重组蛋白溶解性问题解析
重组蛋白表达在现代生物学技术发展中起着重要的推动作用。通过利用宿主实现外源性蛋白表达,为一些重要蛋白尤其是人源蛋白的结构和功能研究的提供了强有力的工具。为了能够进行后续的结构功能研究,所获得的重组蛋白必须可溶,稳定,正确折叠以及具有生物活性。
然而,实际研究中,这些往往成为获得一个理想重组蛋白的障碍。重组蛋白表达的可溶性成为首要解决的问题。因此,许多融合标签被引入。下面介绍常用的促溶标签特点,希望对大家实验中遇到的重组蛋白溶解性问题有所帮助。
1.麦芽糖结合蛋白
麦芽糖结合蛋白(Maltose binding protein,MBP)是大肠杆菌K12品系中的一个自由蛋白,由malE基因编码,分子量为42kDa,属于大肠杆菌吸收和分解麦芽糖通路的一员。
MBP标签最出色的特点是它强大的促溶能力。主要表现在两方面:促溶范围广,促溶效率高。MBP标签得到广泛应用的另一个重要原因是它能够通过标签和直链淀粉特异结合并在10mmol/L麦芽糖非变性条件下洗脱,从而实现单极纯化。另外,将MBP融合在N端或C端都具有促溶作用。目前已经有商业化的MBP融合标签载体来适应研究需要。
2.谷胱甘肽巯基转移酶
谷胱甘肽巯基转移酶(Glutathione S- transferase, GST), 最初被发现于日本血吸虫,蛋白大小26kDa,是一个常用的可溶性亲和纯化标签。
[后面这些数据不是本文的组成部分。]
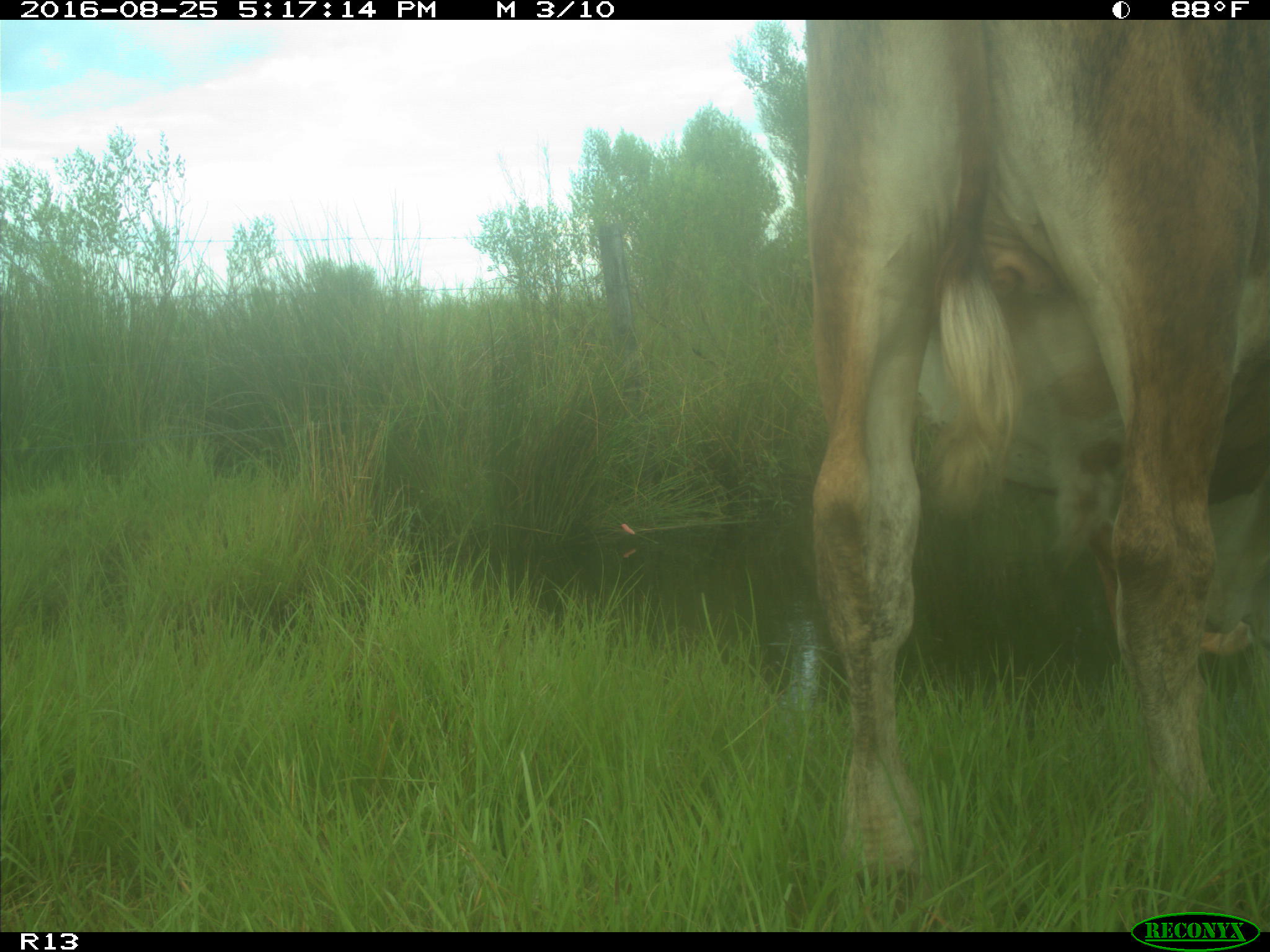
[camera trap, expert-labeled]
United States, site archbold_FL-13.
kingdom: Animalia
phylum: Chordata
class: Mammalia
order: Artiodactyla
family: Bovidae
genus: Bos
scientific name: Bos taurus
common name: domestic cow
Bos taurus (domestic cow).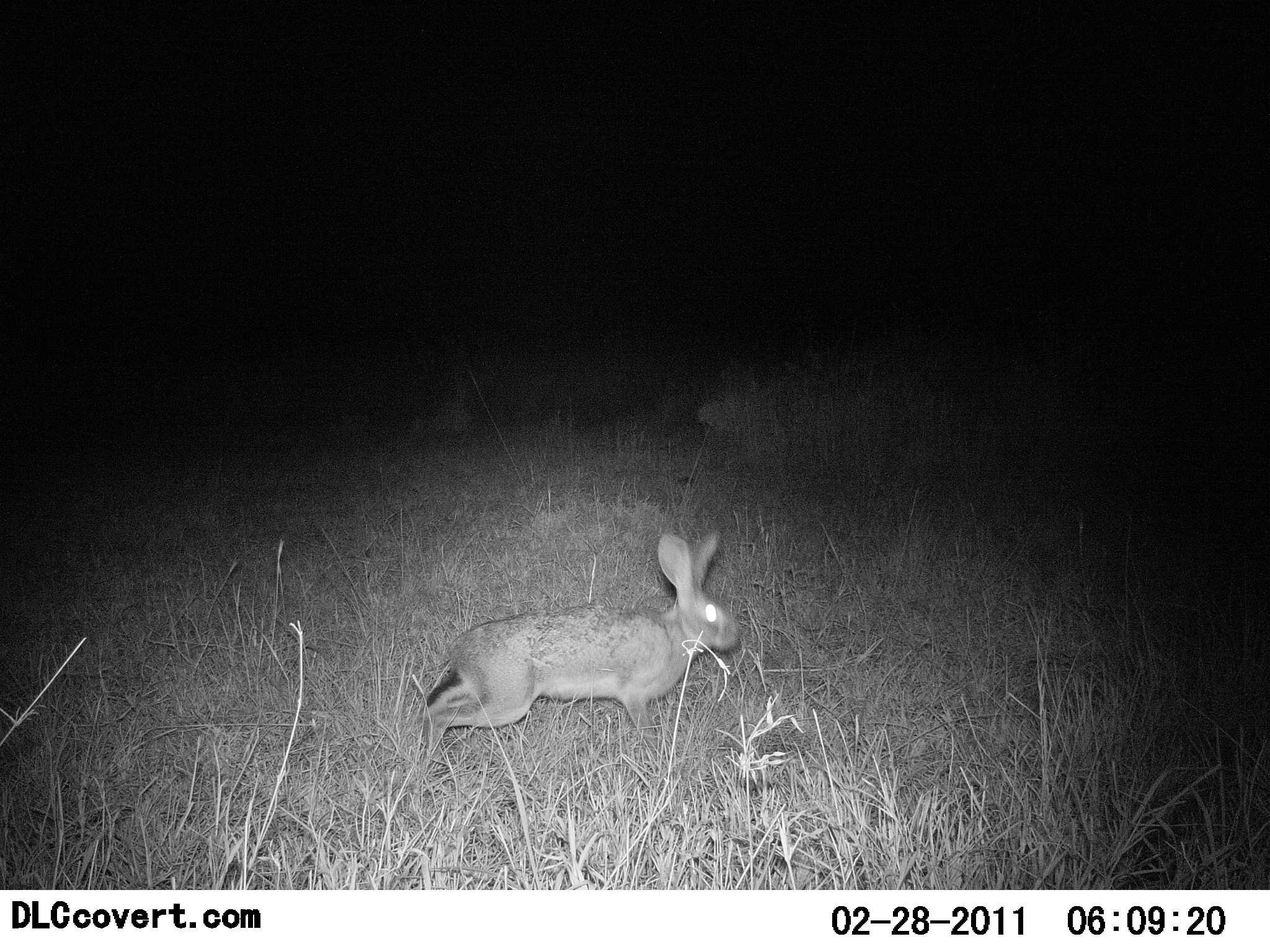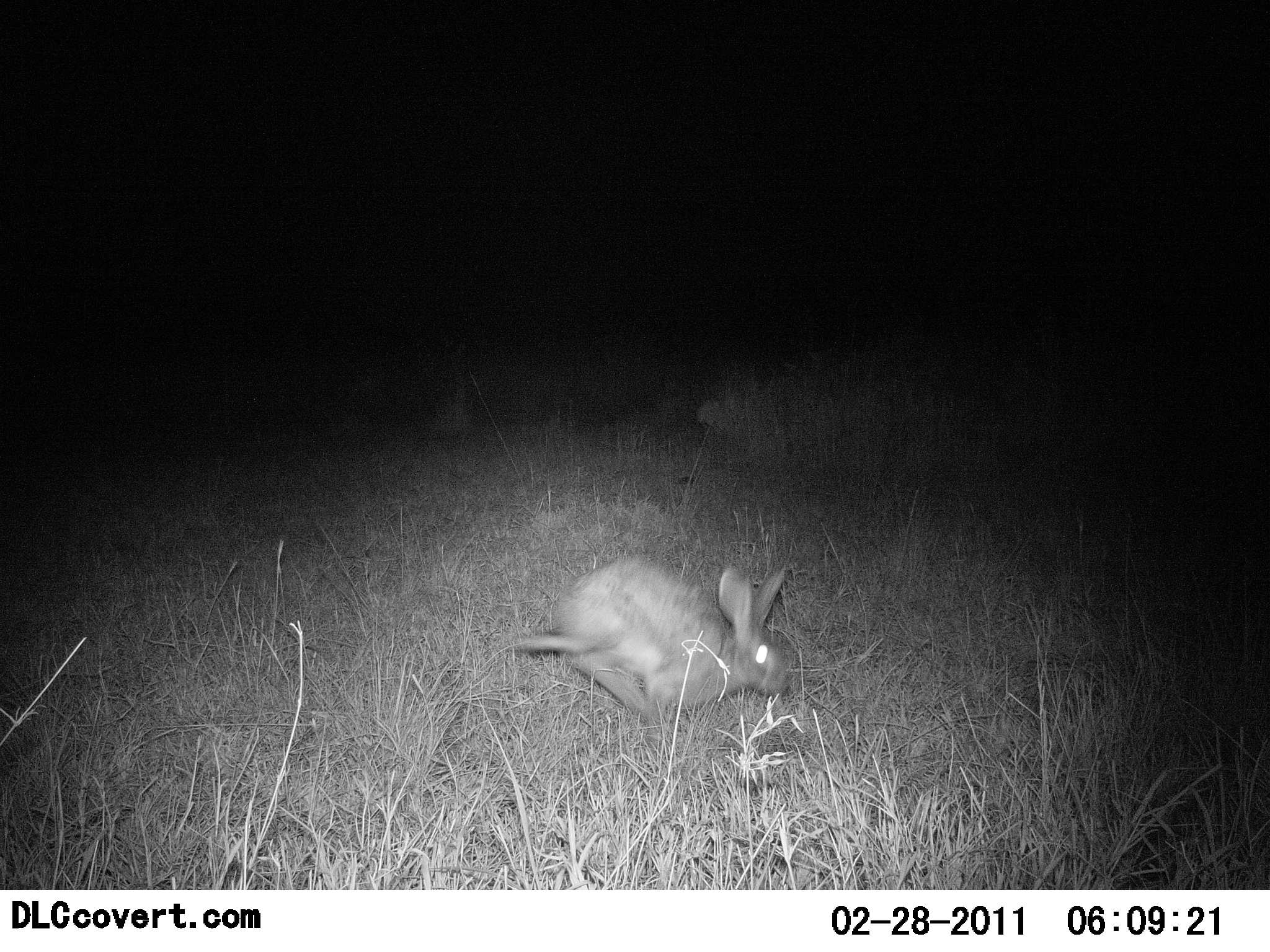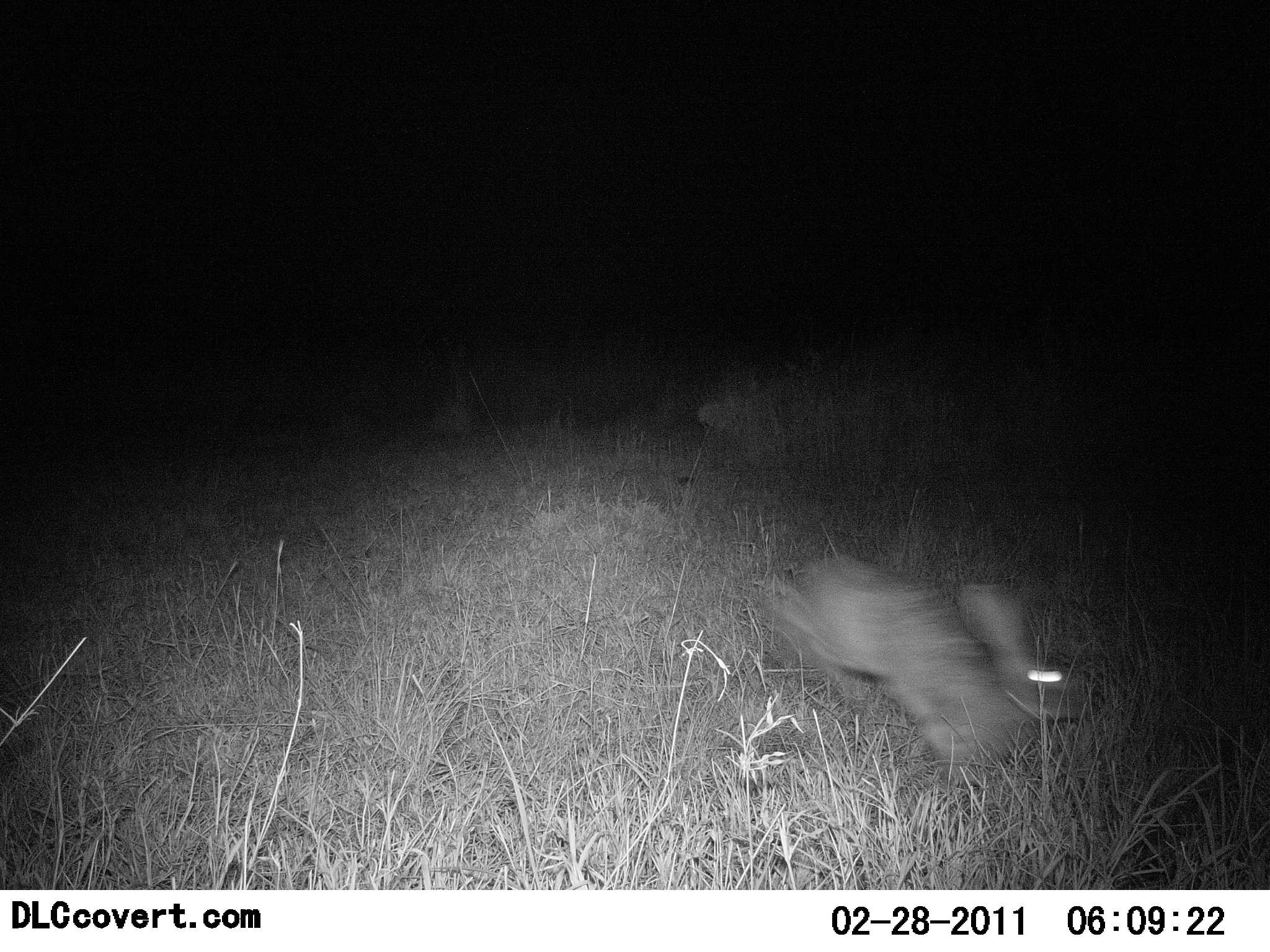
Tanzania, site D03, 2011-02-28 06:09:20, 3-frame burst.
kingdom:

GST最突出的优点是它能够与固定的谷胱甘肽产生亲和力,在10mmol/L还原型谷胱甘肽的非变性条件下洗脱,最终达到亲和纯化目的。GST对重组蛋白还有另一个有利作用,就是减少宿主内到那边的降解,增加蛋白稳定性。但是有报道指出GST的促溶效果并不十分明显。
3.硫氧还蛋白
硫氧还蛋白(Thioredoxins)是一系列广泛存在于生物体内的氧化还原酶,它能通过置换硫代二硫化物来减少二硫键的结合。常用作融合表达标签的硫氧还蛋白A(TrxA), 分量为11.6kDa,来源于大肠杆菌。
TrxA标签最独特的优点是它的热稳定性。TrxA本身不作为亲和标签来进行重组蛋白优化,而是通过在高温条件下将杂蛋白变性去除而重组蛋白得以保存。TrxA也具有极好的促溶效率,用作促溶标签时可将重组蛋白的可溶性表达从12%提高至95%。
4.小泛素样修饰蛋白
小泛素样修饰蛋白(small ubiquitin-related modifier,SUMO)在真核生物中极为普遍存在,而原核生物中未曾发现。常用作融合标签的SUMO来源于啤酒酵母,分子量11.5kDa。
SUMO标签最大的特点是能够被SUMO蛋白酶特异识别并高效降解,使得后续标签移除过程准确高效。SUMO标签不仅能够加强重组蛋白的可溶性,也能提高其表达量。
由于真核细胞内存在内源性SUMO蛋白酶,所以野生型SUMO标签不能在真核表达体系中应用。LifeSensors公司已经开发出工程改造的SUMO标签及配套的特异性蛋白酶,使得SUMO标签可以适用于酵母,昆虫细胞和哺乳动物细胞等真核表达体系。
5.NusA标签
NusA蛋白(N-utilization substance A)是大肠杆菌中一类转录延长的抗终止因子,分子量约55kDa。
由于NusA有着促进DNA转录和减缓翻译的生物活性,使得表达出来的蛋白有更多时间进行折叠,能让重组蛋白得到稳定和有活性的表达,即使不移除NusA标签,融合蛋白依旧能存在活性。
6.其他促溶标签
有很多促溶标签因其自身特有的性质,常用作有某种特定性质的目的蛋白融合表达。例如,来源于大肠杆菌的I型蛋白质二硫键异构酶DsbA具有高度亲水性,能够促进蛋白的可溶性表达。而且由于DsbA可以利用它具有的信号肽从细胞质向细胞周质间隙运输,可以利用这个标签进行蛋白分泌表达。砷酸盐氧化还原酶(ArsC)可以促进有聚集倾向的外源蛋白在大肠杆菌中的可溶性表达。